Stored data
+++++

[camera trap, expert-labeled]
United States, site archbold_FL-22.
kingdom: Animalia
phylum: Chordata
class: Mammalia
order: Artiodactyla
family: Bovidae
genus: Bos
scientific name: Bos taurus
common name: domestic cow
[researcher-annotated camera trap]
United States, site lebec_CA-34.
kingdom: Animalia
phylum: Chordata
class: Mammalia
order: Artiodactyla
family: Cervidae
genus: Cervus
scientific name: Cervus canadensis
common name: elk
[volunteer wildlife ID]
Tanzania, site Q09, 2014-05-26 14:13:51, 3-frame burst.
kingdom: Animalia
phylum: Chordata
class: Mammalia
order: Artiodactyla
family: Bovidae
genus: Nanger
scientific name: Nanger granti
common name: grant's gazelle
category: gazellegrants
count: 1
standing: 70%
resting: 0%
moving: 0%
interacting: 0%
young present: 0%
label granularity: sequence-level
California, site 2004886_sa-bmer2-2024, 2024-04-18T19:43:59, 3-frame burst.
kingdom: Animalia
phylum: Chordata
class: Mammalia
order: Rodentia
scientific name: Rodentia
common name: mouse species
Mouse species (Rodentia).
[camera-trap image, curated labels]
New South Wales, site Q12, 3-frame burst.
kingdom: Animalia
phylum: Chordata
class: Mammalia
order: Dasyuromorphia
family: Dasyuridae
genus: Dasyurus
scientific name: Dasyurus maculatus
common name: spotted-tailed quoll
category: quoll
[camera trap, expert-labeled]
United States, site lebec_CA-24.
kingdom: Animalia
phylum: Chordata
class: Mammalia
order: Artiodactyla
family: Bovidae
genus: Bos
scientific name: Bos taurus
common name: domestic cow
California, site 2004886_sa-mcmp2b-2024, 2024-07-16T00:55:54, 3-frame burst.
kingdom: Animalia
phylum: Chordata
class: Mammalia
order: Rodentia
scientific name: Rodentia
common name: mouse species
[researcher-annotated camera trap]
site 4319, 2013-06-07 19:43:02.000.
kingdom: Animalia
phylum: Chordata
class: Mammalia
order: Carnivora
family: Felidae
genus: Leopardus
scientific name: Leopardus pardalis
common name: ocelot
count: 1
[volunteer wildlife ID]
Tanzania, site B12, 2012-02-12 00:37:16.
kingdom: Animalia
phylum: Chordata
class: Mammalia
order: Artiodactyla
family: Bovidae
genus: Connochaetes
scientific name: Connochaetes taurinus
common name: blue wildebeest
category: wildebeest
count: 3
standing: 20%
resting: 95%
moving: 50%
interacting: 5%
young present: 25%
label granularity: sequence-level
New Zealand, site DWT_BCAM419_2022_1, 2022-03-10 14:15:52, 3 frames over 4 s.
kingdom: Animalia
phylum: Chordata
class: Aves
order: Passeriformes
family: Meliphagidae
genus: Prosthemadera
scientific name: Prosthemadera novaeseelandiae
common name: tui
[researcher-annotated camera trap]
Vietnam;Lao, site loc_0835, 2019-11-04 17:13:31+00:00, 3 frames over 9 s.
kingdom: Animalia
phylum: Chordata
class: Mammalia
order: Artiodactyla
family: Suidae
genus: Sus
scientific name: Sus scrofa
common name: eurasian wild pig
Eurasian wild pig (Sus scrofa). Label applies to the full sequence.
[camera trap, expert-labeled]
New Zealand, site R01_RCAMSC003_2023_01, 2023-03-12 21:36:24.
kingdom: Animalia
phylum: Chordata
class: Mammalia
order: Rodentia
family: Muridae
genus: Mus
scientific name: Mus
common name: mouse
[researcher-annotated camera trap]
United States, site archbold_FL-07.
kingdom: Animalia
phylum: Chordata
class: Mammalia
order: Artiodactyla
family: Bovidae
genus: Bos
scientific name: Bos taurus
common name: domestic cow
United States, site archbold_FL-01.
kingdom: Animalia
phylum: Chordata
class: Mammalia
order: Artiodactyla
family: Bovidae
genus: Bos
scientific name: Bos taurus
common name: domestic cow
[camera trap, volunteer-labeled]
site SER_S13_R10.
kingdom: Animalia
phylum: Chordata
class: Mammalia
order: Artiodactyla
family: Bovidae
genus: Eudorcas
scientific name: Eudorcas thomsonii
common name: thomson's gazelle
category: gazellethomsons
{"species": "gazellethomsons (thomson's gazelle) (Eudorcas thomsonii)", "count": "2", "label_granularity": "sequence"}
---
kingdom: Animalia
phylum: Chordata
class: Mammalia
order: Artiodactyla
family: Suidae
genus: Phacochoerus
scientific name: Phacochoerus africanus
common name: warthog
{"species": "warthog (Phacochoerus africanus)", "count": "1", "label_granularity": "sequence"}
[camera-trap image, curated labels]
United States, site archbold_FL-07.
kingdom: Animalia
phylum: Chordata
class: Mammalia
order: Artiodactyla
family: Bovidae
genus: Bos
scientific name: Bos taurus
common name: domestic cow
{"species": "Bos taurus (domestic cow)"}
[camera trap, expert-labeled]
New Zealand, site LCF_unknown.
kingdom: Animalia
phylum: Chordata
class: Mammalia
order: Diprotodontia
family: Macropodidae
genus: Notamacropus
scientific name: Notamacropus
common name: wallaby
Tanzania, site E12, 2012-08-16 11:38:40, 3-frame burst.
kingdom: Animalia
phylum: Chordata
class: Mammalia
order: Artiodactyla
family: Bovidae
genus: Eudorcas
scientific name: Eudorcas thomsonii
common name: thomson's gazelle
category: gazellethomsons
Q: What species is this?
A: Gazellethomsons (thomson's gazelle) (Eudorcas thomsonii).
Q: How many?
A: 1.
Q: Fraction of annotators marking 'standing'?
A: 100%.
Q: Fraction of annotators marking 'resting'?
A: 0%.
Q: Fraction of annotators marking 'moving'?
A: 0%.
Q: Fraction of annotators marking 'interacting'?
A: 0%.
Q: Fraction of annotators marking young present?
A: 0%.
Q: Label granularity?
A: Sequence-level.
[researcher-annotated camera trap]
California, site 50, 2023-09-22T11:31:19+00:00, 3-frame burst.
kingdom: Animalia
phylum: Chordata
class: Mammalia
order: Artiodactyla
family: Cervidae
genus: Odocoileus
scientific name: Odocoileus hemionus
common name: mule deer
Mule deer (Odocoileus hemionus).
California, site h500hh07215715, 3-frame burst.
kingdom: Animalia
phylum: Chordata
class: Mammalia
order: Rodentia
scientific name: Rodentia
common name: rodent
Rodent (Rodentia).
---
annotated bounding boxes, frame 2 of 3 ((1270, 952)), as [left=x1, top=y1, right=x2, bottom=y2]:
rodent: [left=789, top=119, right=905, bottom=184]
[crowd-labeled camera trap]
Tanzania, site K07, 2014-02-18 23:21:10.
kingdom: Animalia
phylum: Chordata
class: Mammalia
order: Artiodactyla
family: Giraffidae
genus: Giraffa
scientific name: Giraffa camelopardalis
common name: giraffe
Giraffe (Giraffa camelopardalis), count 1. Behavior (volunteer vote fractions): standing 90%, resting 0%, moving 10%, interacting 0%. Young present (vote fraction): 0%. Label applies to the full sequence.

+++++

● Task directions: Retype the records above in full, exactly as they appear.

● Exercise answer:
[camera trap, expert-labeled]
United States, site archbold_FL-22.
kingdom: Animalia
phylum: Chordata
class: Mammalia
order: Artiodactyla
family: Bovidae
genus: Bos
scientific name: Bos taurus
common name: domestic cow
[researcher-annotated camera trap]
United States, site lebec_CA-34.
kingdom: Animalia
phylum: Chordata
class: Mammalia
order: Artiodactyla
family: Cervidae
genus: Cervus
scientific name: Cervus canadensis
common name: elk
[volunteer wildlife ID]
Tanzania, site Q09, 2014-05-26 14:13:51, 3-frame burst.
kingdom: Animalia
phylum: Chordata
class: Mammalia
order: Artiodactyla
family: Bovidae
genus: Nanger
scientific name: Nanger granti
common name: grant's gazelle
category: gazellegrants
count: 1
standing: 70%
resting: 0%
moving: 0%
interacting: 0%
young present: 0%
label granularity: sequence-level
California, site 2004886_sa-bmer2-2024, 2024-04-18T19:43:59, 3-frame burst.
kingdom: Animalia
phylum: Chordata
class: Mammalia
order: Rodentia
scientific name: Rodentia
common name: mouse species
Mouse species (Rodentia).
[camera-trap image, curated labels]
New South Wales, site Q12, 3-frame burst.
kingdom: Animalia
phylum: Chordata
class: Mammalia
order: Dasyuromorphia
family: Dasyuridae
genus: Dasyurus
scientific name: Dasyurus maculatus
common name: spotted-tailed quoll
category: quoll
[camera trap, expert-labeled]
United States, site lebec_CA-24.
kingdom: Animalia
phylum: Chordata
class: Mammalia
order: Artiodactyla
family: Bovidae
genus: Bos
scientific name: Bos taurus
common name: domestic cow
California, site 2004886_sa-mcmp2b-2024, 2024-07-16T00:55:54, 3-frame burst.
kingdom: Animalia
phylum: Chordata
class: Mammalia
order: Rodentia
scientific name: Rodentia
common name: mouse species
[researcher-annotated camera trap]
site 4319, 2013-06-07 19:43:02.000.
kingdom: Animalia
phylum: Chordata
class: Mammalia
order: Carnivora
family: Felidae
genus: Leopardus
scientific name: Leopardus pardalis
common name: ocelot
count: 1
[volunteer wildlife ID]
Tanzania, site B12, 2012-02-12 00:37:16.
kingdom: Animalia
phylum: Chordata
class: Mammalia
order: Artiodactyla
family: Bovidae
genus: Connochaetes
scientific name: Connochaetes taurinus
common name: blue wildebeest
category: wildebeest
count: 3
standing: 20%
resting: 95%
moving: 50%
interacting: 5%
young present: 25%
label granularity: sequence-level
New Zealand, site DWT_BCAM419_2022_1, 2022-03-10 14:15:52, 3 frames over 4 s.
kingdom: Animalia
phylum: Chordata
class: Aves
order: Passeriformes
family: Meliphagidae
genus: Prosthemadera
scientific name: Prosthemadera novaeseelandiae
common name: tui
[researcher-annotated camera trap]
Vietnam;Lao, site loc_0835, 2019-11-04 17:13:31+00:00, 3 frames over 9 s.
kingdom: Animalia
phylum: Chordata
class: Mammalia
order: Artiodactyla
family: Suidae
genus: Sus
scientific name: Sus scrofa
common name: eurasian wild pig
Eurasian wild pig (Sus scrofa). Label applies to the full sequence.
[camera trap, expert-labeled]
New Zealand, site R01_RCAMSC003_2023_01, 2023-03-12 21:36:24.
kingdom: Animalia
phylum: Chordata
class: Mammalia
order: Rodentia
family: Muridae
genus: Mus
scientific name: Mus
common name: mouse
[researcher-annotated camera trap]
United States, site archbold_FL-07.
kingdom: Animalia
phylum: Chordata
class: Mammalia
order: Artiodactyla
family: Bovidae
genus: Bos
scientific name: Bos taurus
common name: domestic cow
United States, site archbold_FL-01.
kingdom: Animalia
phylum: Chordata
class: Mammalia
order: Artiodactyla
family: Bovidae
genus: Bos
scientific name: Bos taurus
common name: domestic cow
[camera trap, volunteer-labeled]
site SER_S13_R10.
kingdom: Animalia
phylum: Chordata
class: Mammalia
order: Artiodactyla
family: Bovidae
genus: Eudorcas
scientific name: Eudorcas thomsonii
common name: thomson's gazelle
category: gazellethomsons
{"species": "gazellethomsons (thomson's gazelle) (Eudorcas thomsonii)", "count": "2", "label_granularity": "sequence"}
---
kingdom: Animalia
phylum: Chordata
class: Mammalia
order: Artiodactyla
family: Suidae
genus: Phacochoerus
scientific name: Phacochoerus africanus
common name: warthog
{"species": "warthog (Phacochoerus africanus)", "count": "1", "label_granularity": "sequence"}
[camera-trap image, curated labels]
United States, site archbold_FL-07.
kingdom: Animalia
phylum: Chordata
class: Mammalia
order: Artiodactyla
family: Bovidae
genus: Bos
scientific name: Bos taurus
common name: domestic cow
{"species": "Bos taurus (domestic cow)"}
[camera trap, expert-labeled]
New Zealand, site LCF_unknown.
kingdom: Animalia
phylum: Chordata
class: Mammalia
order: Diprotodontia
family: Macropodidae
genus: Notamacropus
scientific name: Notamacropus
common name: wallaby
Tanzania, site E12, 2012-08-16 11:38:40, 3-frame burst.
kingdom: Animalia
phylum: Chordata
class: Mammalia
order: Artiodactyla
family: Bovidae
genus: Eudorcas
scientific name: Eudorcas thomsonii
common name: thomson's gazelle
category: gazellethomsons
Q: What species is this?
A: Gazellethomsons (thomson's gazelle) (Eudorcas thomsonii).
Q: How many?
A: 1.
Q: Fraction of annotators marking 'standing'?
A: 100%.
Q: Fraction of annotators marking 'resting'?
A: 0%.
Q: Fraction of annotators marking 'moving'?
A: 0%.
Q: Fraction of annotators marking 'interacting'?
A: 0%.
Q: Fraction of annotators marking young present?
A: 0%.
Q: Label granularity?
A: Sequence-level.
[researcher-annotated camera trap]
California, site 50, 2023-09-22T11:31:19+00:00, 3-frame burst.
kingdom: Animalia
phylum: Chordata
class: Mammalia
order: Artiodactyla
family: Cervidae
genus: Odocoileus
scientific name: Odocoileus hemionus
common name: mule deer
Mule deer (Odocoileus hemionus).
California, site h500hh07215715, 3-frame burst.
kingdom: Animalia
phylum: Chordata
class: Mammalia
order: Rodentia
scientific name: Rodentia
common name: rodent
Rodent (Rodentia).
---
annotated bounding boxes, frame 2 of 3 ((1270, 952)), as [left=x1, top=y1, right=x2, bottom=y2]:
rodent: [left=789, top=119, right=905, bottom=184]
[crowd-labeled camera trap]
Tanzania, site K07, 2014-02-18 23:21:10.
kingdom: Animalia
phylum: Chordata
class: Mammalia
order: Artiodactyla
family: Giraffidae
genus: Giraffa
scientific name: Giraffa camelopardalis
common name: giraffe
Giraffe (Giraffa camelopardalis), count 1. Behavior (volunteer vote fractions): standing 90%, resting 0%, moving 10%, interacting 0%. Young present (vote fraction): 0%. Label applies to the full sequence.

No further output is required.